*DAFTAR TUGAS*
- A) Sebutkan semua nama tokoh pemikir yang disebut dalam teks tentang Althusser dan Badiou.
- B) Tuliskan ulang bagian teks tentang Althusser dan Badiou mulai dari "Perihal itu pula" dan berakhir pada "kelahiran dunia baru.".

*PENGGALAN TEKS*
------------------------------------------------

Problem Emansipasi dalam Linearitas Louis Althusser dan Alain Badiou pada Marxisme

ILGWU Local 145 Strike Outside of Besserman's Dress Factory
ILGWU Local 145 Strike Outside of Besserman's Dress Factory

Kebaruan acap ditafsir sebagai gerak transformasi progresif dalam temporalitas. Bahkan, kebaruan dianggap niscaya. “Mentari baharu tiap harinya” dan “yang tak berubah ialah perubahan itu sendiri”, merupakan salah dua keyakinan para pembaharu. 

Perihal itu pula yang menjadi visi emansipasi dari sosok pemikir marxian kelahiran Maroko, Alain Badiou. Dunia lama telah ada sebagai situasi untuk dinegasikan oleh peristiwa menuju kelahiran dunia baru.

Tak hanya itu; dalam relung problematiknya, sebagaimana pengondisian sebelum dunia baru mewujud, juga menampakkan kebaruan. Kebaruan tersebut terurai melalui sebutan materialisme baru seperti paparan Geoff Pfeifer di bukunya berjudul The New Materialism (2015, p. 5). Alih-alih terbenam pada pembedaan antara materialisme kontra idealisme sehingga problem ekonomi-politik menguak, materialisme baru justru mengurai jerat struktur ekonomi-politik guna mengembangkan keluasan analisis di luar ekonomi-politik itu sendiri sampai kepada otonomi relatif dari superstruktur.

Tendensi demikian tampak menggejala sebagai upaya menciptakan sains ilmiah bagi Marxisme. Sains ilmiah sejauh memproduksi pengetahuan teoretis guna melihat dunia material lebih riil. Ialah Louis Althusser, di mana ia memberikan tesis keilmiahan bagi Marxisme lewat pembacaan terhadap patahan epistemik periode ideologis sampai saintifik dari Karl Marx dan rekonstruksi terhadap materialisme dialektis (diamat) beserta materialisme historis (histomat). Kemudian dari padanya hal tersebut menjadi inspirasi bagi Badiou untuk diradikalkan. Bilamana Althusser memberikan penjelasan bagi keilmiahan Marxisme melalui kebaruan problematik, Badiou lantas menerapkannya pada landasan teori-praktik produksi pengetahuan emansipatoris dengan mendedah hukum internal situasi sampai pada patahannya guna mewujudkan dunia baru.

Badiou mengurainya lewat peran matematika, terkhusus himpunan. Matematika ditempatkan pada pendasaran ontologis. Selayaknya tafsir Muhammad Al-Fayyadl bahwa Badiou telah mengurai sebuah “matematika materialis” di mana matematika dengan aneka postulatnya mampu memberi penjelasan bagi kemungkinan patahan radikal melalui revolusi sosial (2023, p. 179).

Jika dan hanya jika materialisme baru, menyangkut linearitas antara Althusser dan Badiou, menjadi ihwal krusial dalam menjelaskan proyek emansipasi yang konsekuensinya mengeliminasi persoalan ekonomi-politik demi keluasan, kebaruan, dan keilmiahan analisis Marxian; Lantas, sejauh apa emansipasi menyangkut kerangka itu mungkin?

------------------------------------------------

*DATA YANG DIBERIKAN*
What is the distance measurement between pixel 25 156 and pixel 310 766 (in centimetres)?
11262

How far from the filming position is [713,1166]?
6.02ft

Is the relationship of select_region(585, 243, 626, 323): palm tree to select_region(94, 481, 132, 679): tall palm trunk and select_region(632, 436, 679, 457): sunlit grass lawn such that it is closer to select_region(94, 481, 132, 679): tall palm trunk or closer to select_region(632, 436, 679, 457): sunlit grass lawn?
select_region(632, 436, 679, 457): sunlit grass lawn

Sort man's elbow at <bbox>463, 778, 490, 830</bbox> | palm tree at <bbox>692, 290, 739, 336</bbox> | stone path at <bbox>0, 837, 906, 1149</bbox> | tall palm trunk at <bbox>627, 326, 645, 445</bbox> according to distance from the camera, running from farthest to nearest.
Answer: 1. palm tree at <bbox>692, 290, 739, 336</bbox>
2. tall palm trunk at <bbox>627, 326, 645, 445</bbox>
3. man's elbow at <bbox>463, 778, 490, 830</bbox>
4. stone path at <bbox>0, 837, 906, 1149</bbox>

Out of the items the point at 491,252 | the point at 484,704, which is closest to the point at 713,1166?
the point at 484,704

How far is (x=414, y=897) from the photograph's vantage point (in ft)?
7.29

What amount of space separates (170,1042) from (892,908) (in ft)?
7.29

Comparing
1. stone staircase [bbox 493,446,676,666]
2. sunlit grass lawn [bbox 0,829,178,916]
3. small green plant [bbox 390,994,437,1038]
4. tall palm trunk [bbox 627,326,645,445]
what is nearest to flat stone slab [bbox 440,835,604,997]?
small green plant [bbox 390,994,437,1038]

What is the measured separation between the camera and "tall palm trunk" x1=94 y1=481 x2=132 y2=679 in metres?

------------------------------------------------

*JAWABAN*
- A) Alain Badiou, Geoff Pfeifer, Louis Althusser, Karl Marx, Muhammad Al-Fayyadl

- B)
Perihal itu pula yang menjadi visi emansipasi dari sosok pemikir marxian kelahiran Maroko, Alain Badiou. Dunia lama telah ada sebagai situasi untuk dinegasikan oleh peristiwa menuju kelahiran dunia baru.